How do Health Professionals Learn to Tailor?

There is likely room for both systematic and humanistic approaches to tailoring. The Behaviour Change Wheel is one example of a systematic approach using evidence- and consensus-based links to tailor behavior change techniques to identified barriers [70]. The questions and checklist provided in this review may also help health professionals and researchers strategically plan tailoring in a systematic fashion. A key finding of this review is that a tailored physical activity intervention strategy has more chance of success if the health professional and patient collaborate on how to structure it. None of the included studies reported details of the decision-making process, possibly because the collaboration with patients was more intuitive than systematic (i.e., following a distinct procedure). Many health professionals are already tailoring strategies instinctively by employing aspects of motivational interviewing (compassion, acceptance, partnership, evocation) and principles of shared decision-making (e.g., situation diagnosis, option clarification, deliberation of patient preferences) [71, 72•]. Another point of consideration is that none of the included interventions mentioned self-tailoring, where patients alone decide on the intervention strategies and how they are tailored. Self-tailoring stems from the concept of self-management, whereby patients use self-management skills, decision-making skills, and problem-solving skills to apply knowledge to themselves as appropriate [73]. Collaborating with and equipping patients to self-tailor may be another tailoring strategy that benefits both health professionals’ workload and patient outcomes. As the literature for optimal physical activity tailoring strategies among patients with arthritis builds, it is important to consider not only “what” we tailor, but “how” and “with whom” we tailor.

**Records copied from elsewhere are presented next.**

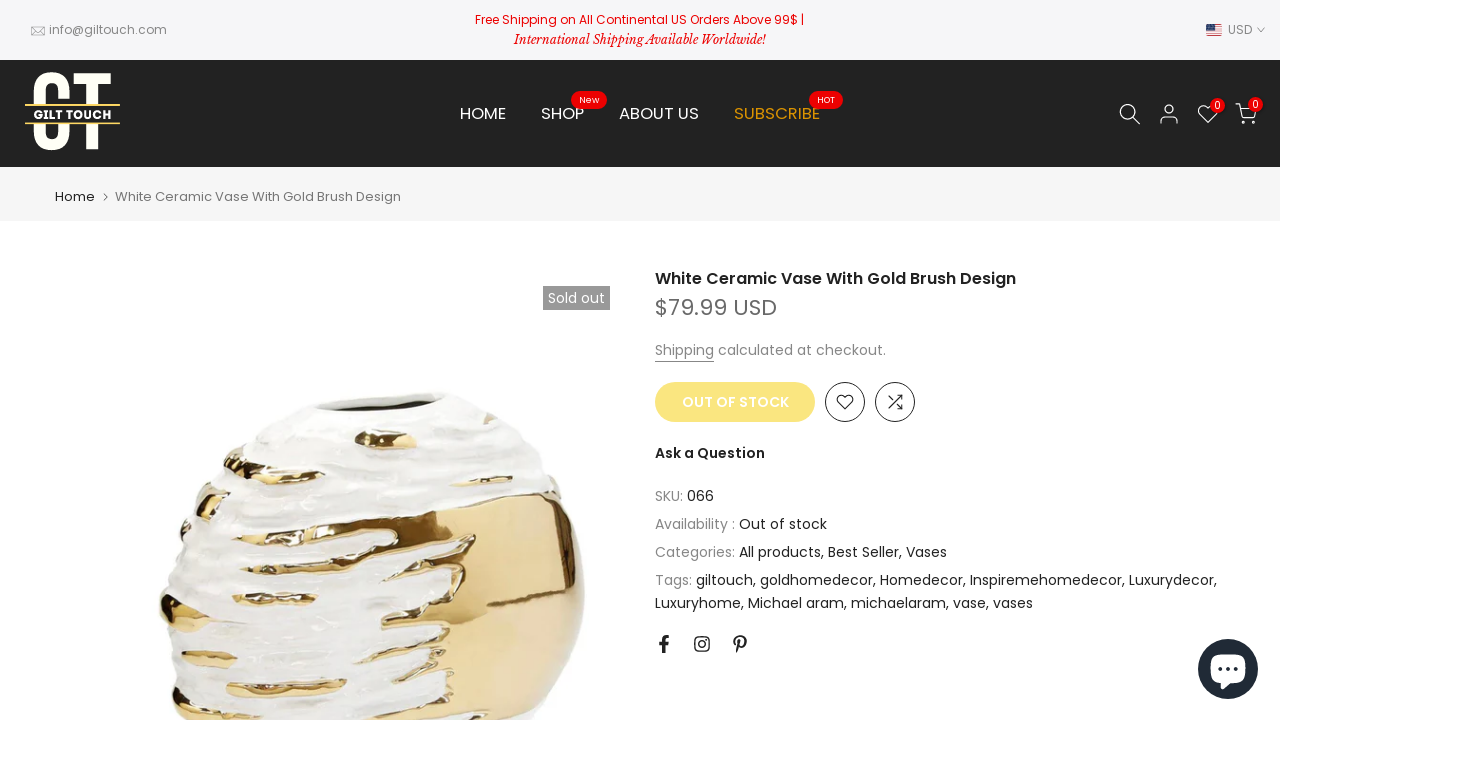

--- FILE ---
content_type: image/svg+xml
request_url: https://cdn.shopify.com/s/files/1/0599/3014/8916/files/Gilt_Touch_logo2_2.svg?v=1656450383
body_size: 1019
content:
<svg xmlns="http://www.w3.org/2000/svg" xmlns:xlink="http://www.w3.org/1999/xlink" width="512" zoomAndPan="magnify" viewBox="0 0 384 383.999986" height="512" preserveAspectRatio="xMidYMid meet" version="1.0"><defs><g/><clipPath id="id1"><path d="M 0 157.652344 L 383.828125 157.652344 L 383.828125 240.902344 L 0 240.902344 Z M 0 157.652344 " clip-rule="nonzero"/></clipPath><clipPath id="id2"><path d="M 0 164.511719 L 384 164.511719 L 384 233.511719 L 0 233.511719 Z M 0 164.511719 " clip-rule="nonzero"/></clipPath></defs><rect x="-38.4" width="460.8" fill="#222222" y="-38.399999" height="460.799983" fill-opacity="1"/><rect x="-38.4" width="460.8" fill="#ffffff" y="-38.399999" height="460.799983" fill-opacity="1"/><rect x="-38.4" width="460.8" fill="#222222" y="-38.399999" height="460.799983" fill-opacity="1"/><g fill="#fffff6" fill-opacity="1"><g transform="translate(21.86563, 340.6549)"><g><path d="M 90.140625 -171.5 L 157.859375 -171.5 L 157.859375 -73.875 C 157.859375 -48.957031 151.773438 -29.828125 139.609375 -16.484375 C 127.441406 -3.148438 109.488281 3.515625 85.75 3.515625 C 62 3.515625 44.039062 -3.148438 31.875 -16.484375 C 19.707031 -29.828125 13.625 -48.957031 13.625 -73.875 L 13.625 -233.9375 C 13.625 -258.851562 19.707031 -277.976562 31.875 -291.3125 C 44.039062 -304.65625 62 -311.328125 85.75 -311.328125 C 109.488281 -311.328125 127.441406 -304.65625 139.609375 -291.3125 C 151.773438 -277.976562 157.859375 -258.851562 157.859375 -233.9375 L 157.859375 -204.03125 L 112.125 -204.03125 L 112.125 -237.015625 C 112.125 -248.160156 109.851562 -256.003906 105.3125 -260.546875 C 100.769531 -265.085938 94.6875 -267.359375 87.0625 -267.359375 C 79.445312 -267.359375 73.363281 -265.085938 68.8125 -260.546875 C 64.269531 -256.003906 62 -248.160156 62 -237.015625 L 62 -70.796875 C 62 -59.660156 64.269531 -51.890625 68.8125 -47.484375 C 73.363281 -43.085938 79.445312 -40.890625 87.0625 -40.890625 C 94.6875 -40.890625 100.769531 -43.085938 105.3125 -47.484375 C 109.851562 -51.890625 112.125 -59.660156 112.125 -70.796875 L 112.125 -127.515625 L 90.140625 -127.515625 Z M 90.140625 -171.5 "/></g></g></g><g fill="#fffff6" fill-opacity="1"><g transform="translate(193.364517, 340.6549)"><g><path d="M 3.515625 -307.8125 L 153.03125 -307.8125 L 153.03125 -263.84375 L 102.453125 -263.84375 L 102.453125 0 L 54.09375 0 L 54.09375 -263.84375 L 3.515625 -263.84375 Z M 3.515625 -307.8125 "/></g></g></g><g clip-path="url(#id1)"><path fill="#ffd964" d="M -0.160156 157.652344 L 383.8125 157.652344 L 383.8125 240.902344 L -0.160156 240.902344 L -0.160156 157.652344 " fill-opacity="1" fill-rule="nonzero"/></g><g clip-path="url(#id2)"><path fill="#222222" d="M -61.210938 164.511719 L 445.035156 164.511719 L 445.035156 233.511719 L -61.210938 233.511719 L -61.210938 164.511719 " fill-opacity="1" fill-rule="nonzero"/></g><g fill="#ffffff" fill-opacity="1"><g transform="translate(34.023537, 218.312906)"><g><path d="M 2.328125 -17.726562 C 2.378906 -5.621094 11.496094 0.40625 20.511719 0.40625 C 27.042969 0.40625 33.777344 -2.429688 36.308594 -9.824219 C 37.527344 -13.269531 37.527344 -16.660156 37.324219 -20.207031 L 20.5625 -20.207031 L 20.5625 -12.355469 L 28.105469 -12.355469 C 26.484375 -8.964844 24.15625 -8 20.511719 -8 C 15.140625 -8 11.699219 -11.851562 11.699219 -17.726562 C 11.699219 -23.144531 14.789062 -27.601562 20.511719 -27.601562 C 24.105469 -27.601562 26.433594 -26.382812 27.902344 -23.347656 L 36.816406 -23.347656 C 35.09375 -32.15625 27.652344 -35.855469 20.511719 -35.90625 C 11.496094 -35.90625 2.378906 -29.828125 2.328125 -17.726562 Z M 2.328125 -17.726562 "/></g></g></g><g fill="#ffffff" fill-opacity="1"><g transform="translate(74.029143, 218.312906)"><g><path d="M 15.039062 -7.949219 L 15.039062 -27.550781 L 19.191406 -27.550781 L 19.191406 -35.449219 L 1.925781 -35.449219 L 1.925781 -27.550781 L 6.078125 -27.550781 L 6.078125 -7.949219 L 1.570312 -7.949219 L 1.570312 0 L 19.546875 0 L 19.546875 -7.949219 Z M 15.039062 -7.949219 "/></g></g></g><g fill="#ffffff" fill-opacity="1"><g transform="translate(94.994102, 218.312906)"><g><path d="M 13.570312 -35.449219 C 10.484375 -35.449219 7.496094 -35.449219 4.457031 -35.449219 L 4.457031 0 C 11.648438 0 19.144531 0 26.433594 0 C 26.433594 -3.039062 26.433594 -5.113281 26.433594 -8.152344 L 13.570312 -8.152344 C 13.570312 -23.246094 13.570312 -17.117188 13.570312 -35.449219 Z M 13.570312 -35.449219 "/></g></g></g><g fill="#ffffff" fill-opacity="1"><g transform="translate(123.149944, 218.312906)"><g><path d="M 9.722656 -27.347656 L 9.722656 0 C 12.710938 0 15.699219 0 18.6875 0 L 18.6875 -27.347656 L 27.347656 -27.347656 C 27.347656 -30.082031 27.347656 -32.765625 27.347656 -35.449219 L 1.011719 -35.449219 C 1.011719 -32.765625 1.011719 -30.082031 1.011719 -27.347656 Z M 9.722656 -27.347656 "/></g></g></g><g fill="#ffffff" fill-opacity="1"><g transform="translate(151.609629, 218.312906)"><g/></g></g><g fill="#ffffff" fill-opacity="1"><g transform="translate(165.535629, 218.312906)"><g><path d="M 9.722656 -27.347656 L 9.722656 0 C 12.710938 0 15.699219 0 18.6875 0 L 18.6875 -27.347656 L 27.347656 -27.347656 C 27.347656 -30.082031 27.347656 -32.765625 27.347656 -35.449219 L 1.011719 -35.449219 C 1.011719 -32.765625 1.011719 -30.082031 1.011719 -27.347656 Z M 9.722656 -27.347656 "/></g></g></g><g fill="#ffffff" fill-opacity="1"><g transform="translate(193.995314, 218.312906)"><g><path d="M 38.691406 -17.675781 C 38.691406 -42.183594 2.328125 -42.183594 2.328125 -17.675781 C 2.328125 6.886719 38.691406 6.886719 38.691406 -17.675781 Z M 11.648438 -17.675781 C 11.648438 -30.4375 29.421875 -30.4375 29.421875 -17.675781 C 29.421875 -4.8125 11.648438 -4.8125 11.648438 -17.675781 Z M 11.648438 -17.675781 "/></g></g></g><g fill="#ffffff" fill-opacity="1"><g transform="translate(235.013725, 218.312906)"><g><path d="M 18.230469 -7.648438 C 15.597656 -7.648438 12.8125 -9.066406 12.8125 -11.953125 L 12.8125 -35.449219 C 9.976562 -35.449219 6.988281 -35.449219 4.152344 -35.449219 L 4.152344 -11.800781 C 4.152344 -4 10.988281 0.507812 18.230469 0.507812 C 25.523438 0.507812 32.257812 -4 32.257812 -11.800781 L 32.257812 -35.449219 C 29.421875 -35.449219 26.484375 -35.449219 23.597656 -35.449219 L 23.597656 -11.953125 C 23.597656 -9.066406 20.863281 -7.648438 18.230469 -7.648438 Z M 18.230469 -7.648438 "/></g></g></g><g fill="#ffffff" fill-opacity="1"><g transform="translate(271.5758, 218.312906)"><g><path d="M 2.378906 -17.726562 C 2.429688 -5.671875 11.546875 0.40625 20.5625 0.355469 C 28.105469 0.355469 36.058594 -3.59375 37.375 -13.621094 C 34.285156 -13.621094 31.5 -13.621094 28.460938 -13.621094 C 27.5 -9.824219 24.410156 -7.898438 20.5625 -7.898438 C 15.191406 -7.949219 11.75 -12.507812 11.75 -17.726562 C 11.75 -23.597656 15.242188 -27.601562 20.5625 -27.601562 C 24.359375 -27.601562 27.042969 -25.980469 28.308594 -22.382812 C 31.398438 -22.382812 34.132812 -22.382812 37.222656 -22.382812 C 35.855469 -31.855469 27.902344 -35.855469 20.5625 -35.855469 C 11.546875 -35.855469 2.429688 -29.777344 2.378906 -17.726562 Z M 2.378906 -17.726562 "/></g></g></g><g fill="#ffffff" fill-opacity="1"><g transform="translate(311.378859, 218.312906)"><g><path d="M 34.03125 -35.449219 C 30.941406 -35.449219 27.851562 -35.449219 24.765625 -35.449219 L 24.765625 -22.585938 L 13.824219 -22.585938 L 13.824219 -35.449219 C 10.734375 -35.449219 7.597656 -35.449219 4.558594 -35.449219 L 4.558594 0 C 7.597656 0 10.734375 0 13.824219 0 L 13.824219 -14.230469 L 24.765625 -14.230469 L 24.765625 0 C 27.851562 0 30.941406 0 34.03125 0 Z M 34.03125 -35.449219 "/></g></g></g></svg>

Limitations and Future Directions

We acknowledge that this review has certain limitations. First, most studies did not provide enough detail for their tailoring methods to be reproducible. Therefore, the coding we conducted produced broad categories for tailoring, but important nuances like specific questions to ask or specific assessment tools to use are missing. Second, the checklist in Fig. 1 is a compilation of tailoring options that were included across the studies in this review and is not an exhaustive list. Furthermore, it is challenging to single out effective components of complex interventions as they likely intertwine and overlap. We encourage researchers and health professionals to build on our list and use principles of evidence-informed practice to decide with their patients which tailoring options are best suited for them [74]. Lastly, given the heterogeneity of the included tailoring approaches and limitations in study reporting, we were unable to define explicit links between assessments and strategies (i.e., if X finding is determined from the assessment, then Y strategy should be implemented). In the future, the specific links between assessment factors and tailored intervention strategies should be explored and more clearly defined.

Conclusion

Physical activity is a complex behavior that is influenced by demographic, physical, and psychosocial factors. Health professionals and researchers who want to move beyond generic interventions and increase physical activity participation among people with arthritis may benefit from using tailored approaches that involve patients in the decision-making process, can adapt to each patient’s changing needs over time, and are based on a broad range of relevant assessment factors. While much more work is needed to develop and refine methods for optimal tailoring, health professionals can start by familiarizing themselves with their options for tailoring and take a patient-centered approach to guide their decision-making and help more people with arthritis to be physically active.